Moeen Ali was involved in a controversy at the start of his Test career when he wore “Save Gaza” and “Free Palestine” wristbands during Day 2 of the third Test against India in 2014.

Contrary to International Cricket Council (ICC) regulations, the England and Wales Cricket Board (ECB) gave Moeen Ali permission to wear the wristbands saying his protest gesture was “humanitarian, not political” and a spokesman said “the ECB do not believe he has committed any offence”. The ECB’s placatory decision was not unexpected; if Moeen had been charged and disciplined England’s cricket world would have exploded with angry recriminations from players and fans. There was also the very real danger that teams from Pakistan, India, Bangladesh, Sri Lanka, West Indies, South Africa and New Zealand would have imposed a boycott on Tests with England. Even Australia’s historic support for the MCC would have been rattled.

The ICC’s presiding match official overruled the ECB decision and banned Moeen Ali from wearing the wristbands for the rest of the series.

So which cricket official decided to ban Moeen Ali’s wristbands? Step forward ICC match referee David Boon MBE, the former Australian Test batsman from Tasmania.

News of the Week

Prime Minister of Iceland Katrin Jakobsdottir

Katrin Jakobsdottir, a 41-year-old anti-war feminist, socialist and crime literature buff, is the new Prime Minister of Iceland.
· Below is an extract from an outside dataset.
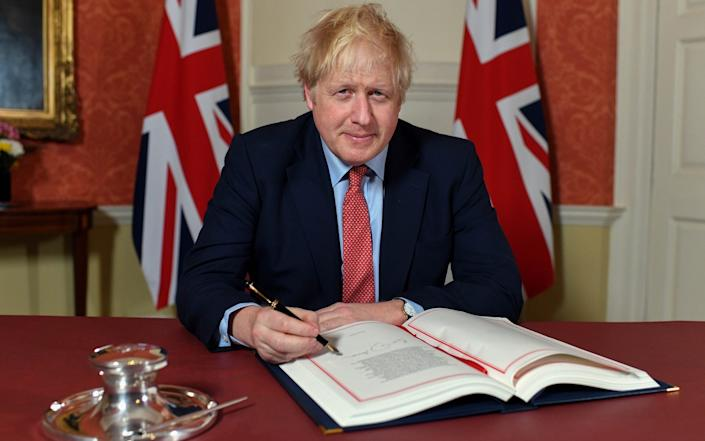 Boris Johnson signs the Withdrawal Agreement -  Andrew Parsons/Number 10 Downing Street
Her Left-Green Movement is the junior partner in a coalition government led the conservative Independence Party and the centrist Progressive Party. The Coalition holds 35 of the 63 seats in the Althing (Parliament).
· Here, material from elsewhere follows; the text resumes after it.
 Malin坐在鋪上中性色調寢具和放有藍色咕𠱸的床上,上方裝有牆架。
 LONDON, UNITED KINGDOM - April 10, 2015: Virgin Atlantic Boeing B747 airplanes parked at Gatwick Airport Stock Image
Although her prime ministership will be controlled by a Cabinet dominated by ministers from other parties, Ms Jakobsdottir, whose parents are prominent poets, has promised a tilt towards clean government, anti-corruption measures in the small business community and a sustainable environment.

She is married with three sons. In 1996 she appeared in a rock music video playing the role of a femme fatale to music by the Icelandic band Bang Gang.
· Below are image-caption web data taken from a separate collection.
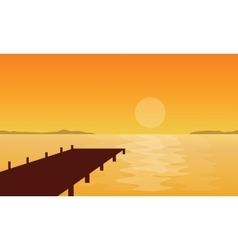 Silhouette of pier at sunset scenery vector image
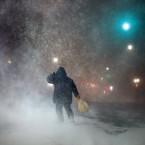 A man battles fierce headwinds as he walks on Congress Street in Portland, Maine, during a blizzard.<span class=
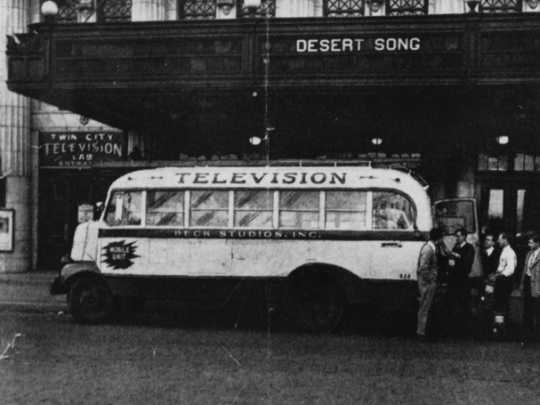 Black and white photograph of a Twin City Television Lab mobile unit in front of the Lyceum Theater and the Lab's main entrance, c.1948.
Would someone call First Aid: Miranda Devine and Janet Albrechtsen have just fainted.

Quote of the Week

The PLO’s Dr Hanan Ashrawi

“Despite repeated words of advice and caution from all concerned and from global leaders, President Trump seems to be hell-bent on annihilating the chances of peace and destroying the stability and security of the entire region and beyond, provoking violence and playing into the hands of extremists and terrorists around the world. He is wilfully committing an act of the utmost folly which is not only illegal but also designed to inflame religious and spiritual sentiments, and raise the spectre of sectarianism and religious strife. It simultaneously emboldens the most aggressive, hardline and warmongering elements in Israel to guarantee the destruction of the two-state solution.”

– PLO Executive Committee member Dr Hanan Ashrawi condemning President Trump’s decision to recognise Jerusalem as capital of the Jewish state and to move the US Embassy from Tel Aviv to the ancient Holy City for Christians, Moslems and Jews.

One comment

  1. Well said Alex re STC. Having just seen the Uptonian/Williamsesque treatment of Chekhov’s “Three Sisters” (no Chekhov for mine, more Checkmate), they would seem to use re-creategists.